[MR] Wikipedia: Death of Robert the Bruce

Garth Groff and Sally Sanford mallardlodge1000 at gmail.com
Wed Jun 7 03:46:43 PDT 2023


Noble Friends, especially fellow Scots,

On this date in 1329 King of Scots Robert the Bruce died at his
manor/hunting lodge in Cardross, Scotland, on the north bank of the Clyde
estuary.

Robert the Bruce resumed William Wallace's war of Scottish resistance
against the conquest by Edward I in 1306. He was crowned King of Scots that
year. After some early failures, King Robert waged a carefully planned
guerilla war against the English occupiers, and against any Scots who still
sided with the English. He was particularly adept at taking castles, often
by stealth or ruse, and then slighting them so they could no longer be used
as strongholds by the English.

Finally in 1314, King Robert was able to lure the English under King Edward
II into a set-piece battle on a carefully chosen site at Bannockburn. The
result was a humiliating English defeat, which secured Scotland's
independence for the rest of King Robert's reign.

As early as 1327, Robert the Bruce was suffering from a mysterious illness.
Many commentators have suggested he had leprosy, but that is rarely fatal
in itself (and has often been used as a slander, since leapers were
automatically outcast by society). In April 1329, he made a final
pilgrimage to the shrine of Saint Ninian at Whithorn on Scotland's southern
coast, possibly in hope of a miracle cure. When he failed to recover, King
Robert retired to his Cardross estate where he passed away just short of 55
years old.

The king's entrails were buried in the local church of St. Serf not far
from the estate. His body was buried in Dunfermline Abbey. Although the
tomb was desecrated during the Scottish reformation, his body remained
undisturbed. In the 1818 the tomb was opened during construction at the
Abbey site.
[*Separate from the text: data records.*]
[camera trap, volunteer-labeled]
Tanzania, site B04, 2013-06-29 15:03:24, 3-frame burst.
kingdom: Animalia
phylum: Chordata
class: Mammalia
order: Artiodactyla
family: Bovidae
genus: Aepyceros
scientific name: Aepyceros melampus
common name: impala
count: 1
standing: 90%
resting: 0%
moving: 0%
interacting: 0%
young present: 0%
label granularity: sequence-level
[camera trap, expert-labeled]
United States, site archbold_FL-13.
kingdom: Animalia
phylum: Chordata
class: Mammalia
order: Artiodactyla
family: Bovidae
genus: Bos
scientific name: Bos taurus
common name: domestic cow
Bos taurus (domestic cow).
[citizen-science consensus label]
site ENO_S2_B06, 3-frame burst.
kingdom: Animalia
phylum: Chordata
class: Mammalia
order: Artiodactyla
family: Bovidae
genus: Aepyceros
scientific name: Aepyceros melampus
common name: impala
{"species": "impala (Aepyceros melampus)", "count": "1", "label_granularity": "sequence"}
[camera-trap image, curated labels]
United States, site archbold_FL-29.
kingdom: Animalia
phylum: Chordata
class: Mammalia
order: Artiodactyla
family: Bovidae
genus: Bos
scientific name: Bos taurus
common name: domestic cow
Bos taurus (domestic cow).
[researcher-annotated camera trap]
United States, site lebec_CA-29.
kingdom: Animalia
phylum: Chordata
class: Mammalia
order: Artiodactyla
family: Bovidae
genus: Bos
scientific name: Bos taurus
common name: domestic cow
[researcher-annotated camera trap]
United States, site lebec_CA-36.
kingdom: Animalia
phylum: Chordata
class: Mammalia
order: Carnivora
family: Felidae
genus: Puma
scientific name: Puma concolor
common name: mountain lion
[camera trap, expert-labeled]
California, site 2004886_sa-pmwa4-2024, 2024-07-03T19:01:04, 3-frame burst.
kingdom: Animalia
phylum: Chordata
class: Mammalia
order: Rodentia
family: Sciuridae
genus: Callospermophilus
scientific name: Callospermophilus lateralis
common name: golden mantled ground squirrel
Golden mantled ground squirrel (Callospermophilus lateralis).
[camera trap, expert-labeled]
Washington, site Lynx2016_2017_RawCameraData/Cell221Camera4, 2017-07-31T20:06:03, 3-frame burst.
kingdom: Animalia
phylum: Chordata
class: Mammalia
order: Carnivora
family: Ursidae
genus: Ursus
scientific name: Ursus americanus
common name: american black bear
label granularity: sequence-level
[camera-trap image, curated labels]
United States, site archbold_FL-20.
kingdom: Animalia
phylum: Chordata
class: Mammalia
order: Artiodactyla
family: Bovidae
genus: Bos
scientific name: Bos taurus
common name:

In what passed for scientific investigation at that time,
measurements of the skeleton were taken (he was determined to have been
over 6-feet tall) and a cast was made from the skull before the tomb was
again sealed. And there he remains today.

King Robert had vowed to go on crusade against the Sarasans, but had been
unable to fulfill that pledge. Upon his deathbed, he ordered that his heart
was to be cut from his body and taken on crusade in the Holy Land In other
versions he ordered his heart to be taken on pilgrimage to the Church of
the Holy Sepulchre in Jerusalem. Sir James Douglas was given this task.

A company of Scottish knights were dispatched on the quest, but only got as
far as Spain where they attached themselves to King Alfonso XI of Castile
who was trying to eject the Moors from Granada. At the Battle of Teba, the
Scottish knights were cut off from the main Spanish force, and most were
massacred. According to legend, Douglas, who carried Robert the Bruce's
heart in a silver casket around his neck, threw the talisman into the midst
of the Moors with the cry, "Now pass thou onward as thou wert wont, and
Douglas will follow thee or die." And die he did.

Sir William Keith, who was on the sidelines at Teba due to a broken arm,
recovered the casket and Douglas's body. The corpse was defleshed and the
bones returned to Scotland. King Robert's heart was also returned and
buried at Melrose Abbey.

In 1921 a human heart was found buried at Melrose Abbey. As there were no
other known heart burials at the abbey, this was assumed to be King
Robert's. The heart was placed in a lead cylinder and reburied. It was
found again in 1996, and after examination was reburied again under a
memorial stone where hopefully it will remain for eternity.

More about Robert the Bruce is at
https://en.wikipedia.org/wiki/Robert_the_Bruce .

Yours Aye,


Mungo Napier, Laird of Mallard Lodge  🦆
Keeping the Merry Rose relevant and in business for 16 years.